Directions
Copy the text of every record below word for word, omitting the pictures.

[Web image captions]
§ §

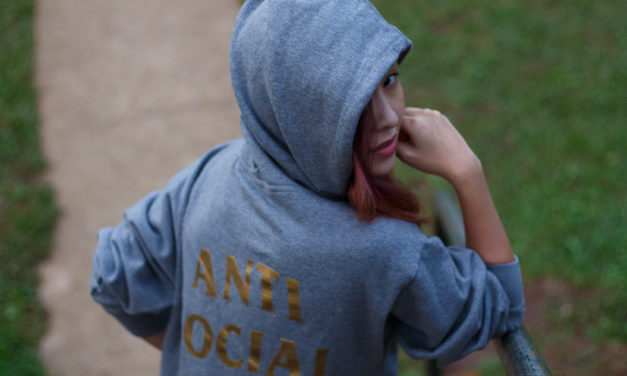 OOTD: Sometimes Anti Social (Social Club)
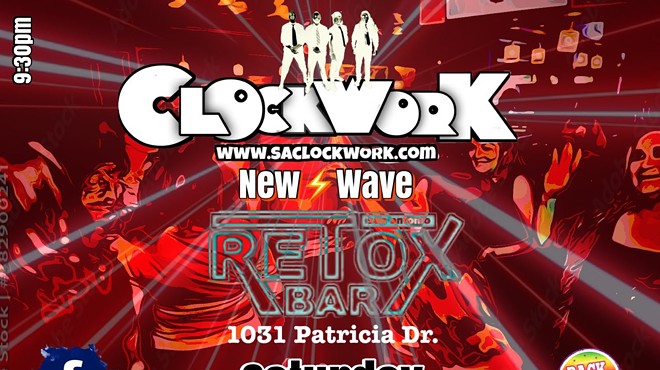 Clockwork Live at Retox Bar Saturday 6/10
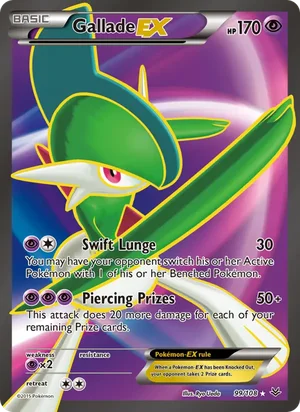 Gallade-EX 99/108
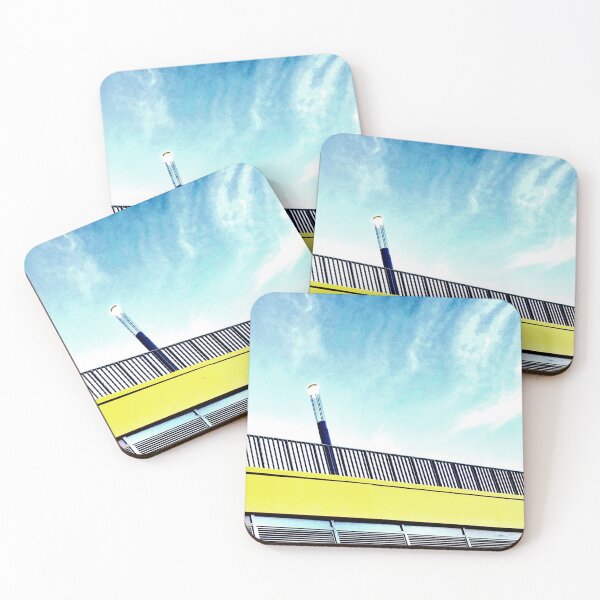 Item preview, Yellow Balcony  designed and sold by ontological.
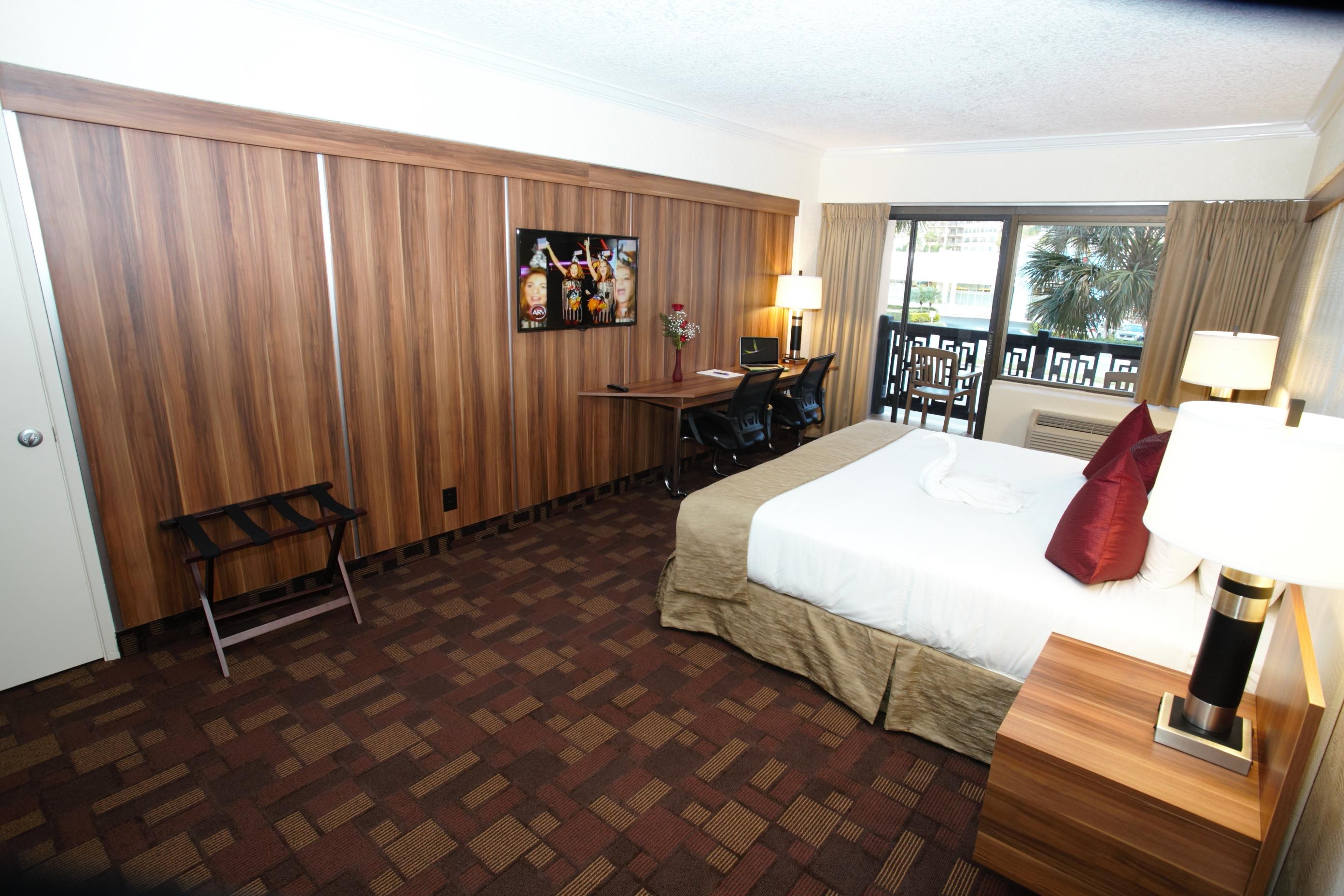 غرفة قياسية بسرير مزدوج، The Garden Hotel and Resort 2/3
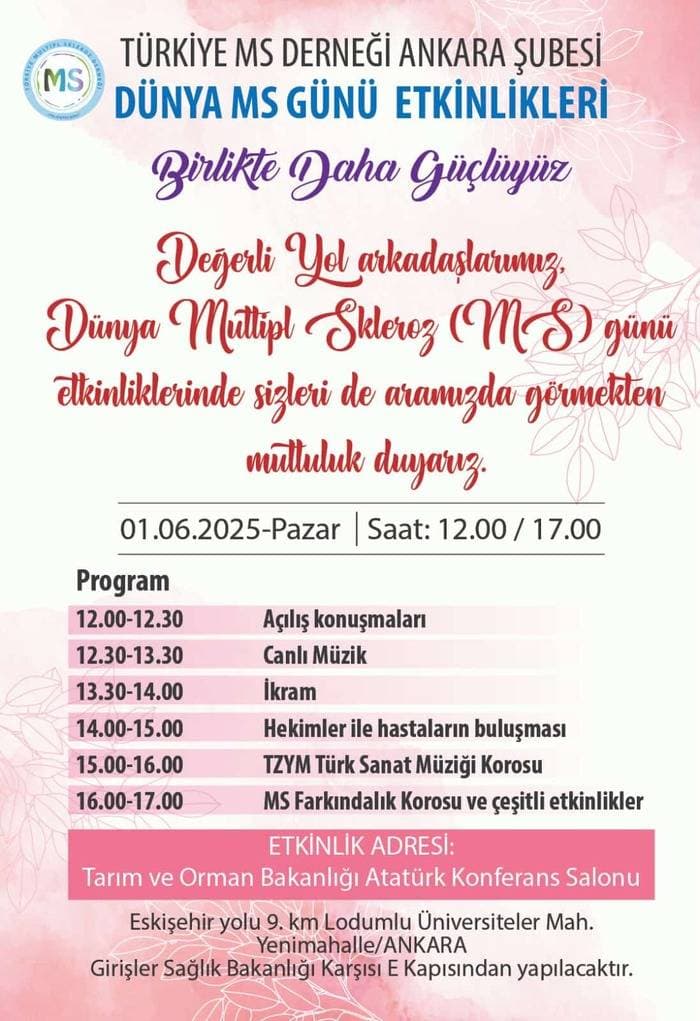 Birlikte Daha Güçlüyüz - #DünyaMSgünü2025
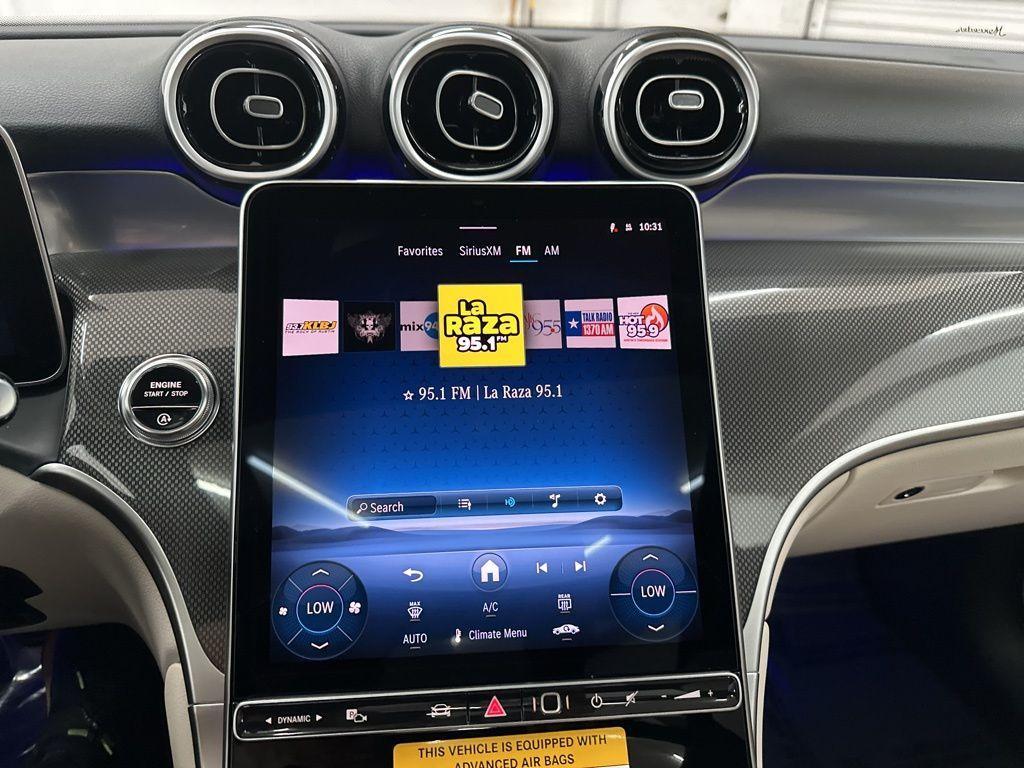 new 2026 Mercedes-Benz GLC 300 car, priced at $55,320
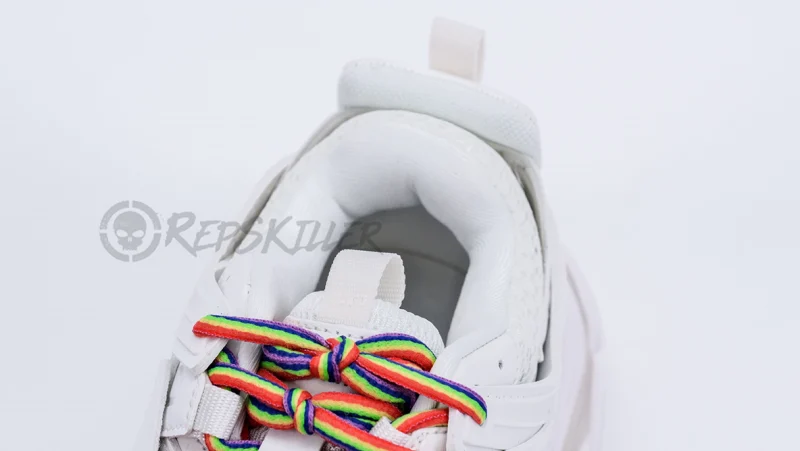 Balenciaga Track 1.0 White Rainbow Replica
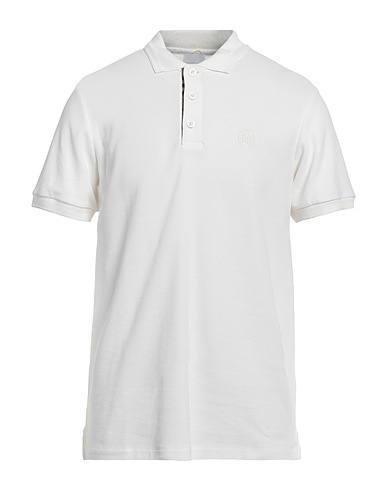 BURBERRY Polo shirt White 100% Cotton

§ §

Exercise answer
 OOTD: Sometimes Anti Social (Social Club)
 Clockwork Live at Retox Bar Saturday 6/10
 Gallade-EX 99/108
 Item preview, Yellow Balcony  designed and sold by ontological.
 غرفة قياسية بسرير مزدوج، The Garden Hotel and Resort 2/3
 Birlikte Daha Güçlüyüz - #DünyaMSgünü2025
 new 2026 Mercedes-Benz GLC 300 car, priced at $55,320
 Balenciaga Track 1.0 White Rainbow Replica
 BURBERRY Polo shirt White 100% Cotton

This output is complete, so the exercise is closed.